* Request
Copy out, word for word, the rows from the line holding "From a visual" through the last row, both ends included.

#### Input data ####

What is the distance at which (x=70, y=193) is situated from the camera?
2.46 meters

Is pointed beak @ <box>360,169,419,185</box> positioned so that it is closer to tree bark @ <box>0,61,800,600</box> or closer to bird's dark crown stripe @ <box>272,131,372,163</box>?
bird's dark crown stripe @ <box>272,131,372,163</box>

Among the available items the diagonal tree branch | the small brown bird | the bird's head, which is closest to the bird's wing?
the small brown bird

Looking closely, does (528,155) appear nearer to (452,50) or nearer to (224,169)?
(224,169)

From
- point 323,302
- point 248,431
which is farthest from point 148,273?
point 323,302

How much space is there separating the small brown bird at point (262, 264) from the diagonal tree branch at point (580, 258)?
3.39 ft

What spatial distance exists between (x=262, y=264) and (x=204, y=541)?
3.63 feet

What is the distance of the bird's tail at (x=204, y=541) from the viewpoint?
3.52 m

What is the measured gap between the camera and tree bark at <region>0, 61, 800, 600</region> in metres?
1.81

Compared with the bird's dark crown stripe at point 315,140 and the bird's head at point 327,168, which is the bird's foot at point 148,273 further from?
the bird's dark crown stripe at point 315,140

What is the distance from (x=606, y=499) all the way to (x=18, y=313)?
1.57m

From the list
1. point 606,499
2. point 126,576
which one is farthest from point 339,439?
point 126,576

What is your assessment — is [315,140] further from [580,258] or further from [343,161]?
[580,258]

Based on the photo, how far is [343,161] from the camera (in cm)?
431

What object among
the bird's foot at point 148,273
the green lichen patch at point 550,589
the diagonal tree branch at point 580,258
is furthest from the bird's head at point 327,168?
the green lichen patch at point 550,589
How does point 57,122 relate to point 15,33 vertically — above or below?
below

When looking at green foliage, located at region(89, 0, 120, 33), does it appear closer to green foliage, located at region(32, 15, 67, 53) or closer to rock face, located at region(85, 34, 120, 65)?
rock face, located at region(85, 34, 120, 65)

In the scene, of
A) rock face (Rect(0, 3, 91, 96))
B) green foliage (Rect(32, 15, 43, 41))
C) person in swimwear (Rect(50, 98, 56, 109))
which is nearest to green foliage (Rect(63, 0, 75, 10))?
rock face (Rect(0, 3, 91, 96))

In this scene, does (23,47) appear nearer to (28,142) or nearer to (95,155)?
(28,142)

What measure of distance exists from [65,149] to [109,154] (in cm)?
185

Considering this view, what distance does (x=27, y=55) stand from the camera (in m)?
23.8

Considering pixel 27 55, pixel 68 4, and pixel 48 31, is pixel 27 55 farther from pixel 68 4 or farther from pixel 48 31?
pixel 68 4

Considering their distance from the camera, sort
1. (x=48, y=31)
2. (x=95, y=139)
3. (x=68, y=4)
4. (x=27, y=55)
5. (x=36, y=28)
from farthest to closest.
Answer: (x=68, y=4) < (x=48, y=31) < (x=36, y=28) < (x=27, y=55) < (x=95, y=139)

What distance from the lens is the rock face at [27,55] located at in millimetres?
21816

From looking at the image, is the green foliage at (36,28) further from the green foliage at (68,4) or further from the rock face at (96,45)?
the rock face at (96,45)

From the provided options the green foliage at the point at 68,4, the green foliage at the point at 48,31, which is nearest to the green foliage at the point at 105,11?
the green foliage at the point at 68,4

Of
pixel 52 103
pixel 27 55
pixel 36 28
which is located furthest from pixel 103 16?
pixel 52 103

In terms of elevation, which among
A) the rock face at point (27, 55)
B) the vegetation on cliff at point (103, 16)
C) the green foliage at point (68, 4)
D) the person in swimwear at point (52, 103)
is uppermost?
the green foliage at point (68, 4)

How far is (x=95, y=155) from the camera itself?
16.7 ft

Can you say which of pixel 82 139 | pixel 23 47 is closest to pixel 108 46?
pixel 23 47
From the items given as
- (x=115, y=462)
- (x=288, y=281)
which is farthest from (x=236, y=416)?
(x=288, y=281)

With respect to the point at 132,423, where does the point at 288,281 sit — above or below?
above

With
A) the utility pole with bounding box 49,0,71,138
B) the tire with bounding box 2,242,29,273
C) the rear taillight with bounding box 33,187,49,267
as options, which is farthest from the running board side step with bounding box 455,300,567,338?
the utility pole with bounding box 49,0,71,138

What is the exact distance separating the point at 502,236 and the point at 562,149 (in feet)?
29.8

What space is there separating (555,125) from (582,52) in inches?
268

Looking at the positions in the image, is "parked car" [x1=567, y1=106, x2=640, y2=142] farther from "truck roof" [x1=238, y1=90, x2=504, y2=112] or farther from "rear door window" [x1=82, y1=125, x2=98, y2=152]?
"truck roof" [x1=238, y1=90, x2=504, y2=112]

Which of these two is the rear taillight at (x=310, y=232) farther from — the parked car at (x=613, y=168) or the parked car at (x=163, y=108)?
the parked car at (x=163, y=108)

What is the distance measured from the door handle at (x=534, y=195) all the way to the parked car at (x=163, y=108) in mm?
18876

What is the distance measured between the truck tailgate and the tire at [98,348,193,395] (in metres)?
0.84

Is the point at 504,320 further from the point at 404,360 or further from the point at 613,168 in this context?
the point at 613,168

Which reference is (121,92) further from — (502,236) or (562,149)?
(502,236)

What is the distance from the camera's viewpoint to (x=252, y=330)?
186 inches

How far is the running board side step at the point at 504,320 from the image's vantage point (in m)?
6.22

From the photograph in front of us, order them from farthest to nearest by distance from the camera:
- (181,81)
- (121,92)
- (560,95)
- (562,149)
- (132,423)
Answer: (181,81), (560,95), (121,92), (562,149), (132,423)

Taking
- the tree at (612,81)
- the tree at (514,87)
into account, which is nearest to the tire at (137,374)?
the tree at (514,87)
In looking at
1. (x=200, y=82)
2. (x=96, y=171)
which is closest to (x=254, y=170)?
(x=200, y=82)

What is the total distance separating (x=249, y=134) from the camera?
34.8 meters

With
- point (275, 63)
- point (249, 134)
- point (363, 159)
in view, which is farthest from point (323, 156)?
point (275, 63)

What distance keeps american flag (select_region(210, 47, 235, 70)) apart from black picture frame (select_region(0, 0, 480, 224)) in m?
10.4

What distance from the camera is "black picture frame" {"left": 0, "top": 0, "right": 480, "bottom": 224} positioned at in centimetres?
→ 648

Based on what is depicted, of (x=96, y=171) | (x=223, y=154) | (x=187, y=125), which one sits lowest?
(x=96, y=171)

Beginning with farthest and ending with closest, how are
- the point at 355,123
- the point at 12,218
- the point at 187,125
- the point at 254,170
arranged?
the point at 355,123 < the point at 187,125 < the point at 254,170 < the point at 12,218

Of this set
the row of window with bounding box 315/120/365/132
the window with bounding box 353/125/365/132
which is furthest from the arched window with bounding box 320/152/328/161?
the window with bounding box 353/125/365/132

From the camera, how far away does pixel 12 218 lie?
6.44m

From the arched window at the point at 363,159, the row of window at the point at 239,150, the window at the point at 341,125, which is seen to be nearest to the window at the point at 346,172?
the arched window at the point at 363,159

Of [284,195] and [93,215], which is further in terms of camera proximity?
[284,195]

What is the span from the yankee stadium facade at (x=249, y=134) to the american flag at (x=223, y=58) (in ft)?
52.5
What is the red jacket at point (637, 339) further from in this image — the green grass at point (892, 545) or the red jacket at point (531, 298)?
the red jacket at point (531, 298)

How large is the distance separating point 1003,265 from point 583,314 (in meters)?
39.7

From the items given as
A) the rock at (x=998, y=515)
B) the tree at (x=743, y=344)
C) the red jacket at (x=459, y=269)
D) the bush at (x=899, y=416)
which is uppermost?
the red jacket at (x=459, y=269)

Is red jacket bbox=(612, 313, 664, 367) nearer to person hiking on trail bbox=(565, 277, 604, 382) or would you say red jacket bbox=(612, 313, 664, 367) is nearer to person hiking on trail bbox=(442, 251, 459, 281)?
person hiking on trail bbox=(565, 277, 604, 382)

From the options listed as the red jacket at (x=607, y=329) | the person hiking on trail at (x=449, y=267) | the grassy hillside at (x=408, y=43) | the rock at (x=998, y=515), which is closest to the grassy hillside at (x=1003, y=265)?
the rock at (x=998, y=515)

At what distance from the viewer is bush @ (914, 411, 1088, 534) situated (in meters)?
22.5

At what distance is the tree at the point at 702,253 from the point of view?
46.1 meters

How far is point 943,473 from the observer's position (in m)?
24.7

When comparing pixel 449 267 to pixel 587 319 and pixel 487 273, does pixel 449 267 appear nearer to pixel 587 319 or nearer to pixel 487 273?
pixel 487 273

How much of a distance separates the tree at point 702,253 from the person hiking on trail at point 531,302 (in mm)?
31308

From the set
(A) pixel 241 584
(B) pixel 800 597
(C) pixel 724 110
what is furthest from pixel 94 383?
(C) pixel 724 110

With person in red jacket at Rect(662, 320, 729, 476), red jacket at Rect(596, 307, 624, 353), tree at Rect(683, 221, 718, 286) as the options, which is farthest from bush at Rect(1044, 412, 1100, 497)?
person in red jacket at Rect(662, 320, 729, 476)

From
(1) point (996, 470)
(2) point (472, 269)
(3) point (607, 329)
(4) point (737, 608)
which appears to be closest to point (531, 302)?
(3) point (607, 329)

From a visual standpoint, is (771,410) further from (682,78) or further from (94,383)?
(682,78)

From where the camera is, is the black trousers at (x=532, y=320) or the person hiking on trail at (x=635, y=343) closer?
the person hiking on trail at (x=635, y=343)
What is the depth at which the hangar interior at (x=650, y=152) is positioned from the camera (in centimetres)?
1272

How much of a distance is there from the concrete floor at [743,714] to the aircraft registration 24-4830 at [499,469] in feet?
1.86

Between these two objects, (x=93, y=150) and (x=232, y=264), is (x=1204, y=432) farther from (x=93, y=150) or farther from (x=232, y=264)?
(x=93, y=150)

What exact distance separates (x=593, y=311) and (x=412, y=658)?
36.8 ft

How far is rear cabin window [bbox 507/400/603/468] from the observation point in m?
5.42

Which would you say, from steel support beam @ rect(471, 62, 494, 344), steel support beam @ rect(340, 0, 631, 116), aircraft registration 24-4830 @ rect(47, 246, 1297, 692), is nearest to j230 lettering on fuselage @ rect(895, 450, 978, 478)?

####

* Written response
From a visual standpoint, is (771,410) further from (682,78) or further from (94,383)?
(682,78)

From where the camera is, is the black trousers at (x=532, y=320) or the person hiking on trail at (x=635, y=343) closer?
the person hiking on trail at (x=635, y=343)
What is the depth at which the hangar interior at (x=650, y=152) is positioned from the camera (in centimetres)?
1272

How much of a distance is there from the concrete floor at [743,714] to the aircraft registration 24-4830 at [499,469] in feet?
1.86

Between these two objects, (x=93, y=150) and (x=232, y=264), is (x=1204, y=432) farther from (x=93, y=150) or farther from (x=232, y=264)?
(x=93, y=150)

What exact distance separates (x=593, y=311) and (x=412, y=658)?
36.8 ft

How far is rear cabin window [bbox 507/400/603/468] from the observation point in m?
5.42

Which would you say, from steel support beam @ rect(471, 62, 494, 344), steel support beam @ rect(340, 0, 631, 116), aircraft registration 24-4830 @ rect(47, 246, 1297, 692), is nearest to j230 lettering on fuselage @ rect(895, 450, 978, 478)?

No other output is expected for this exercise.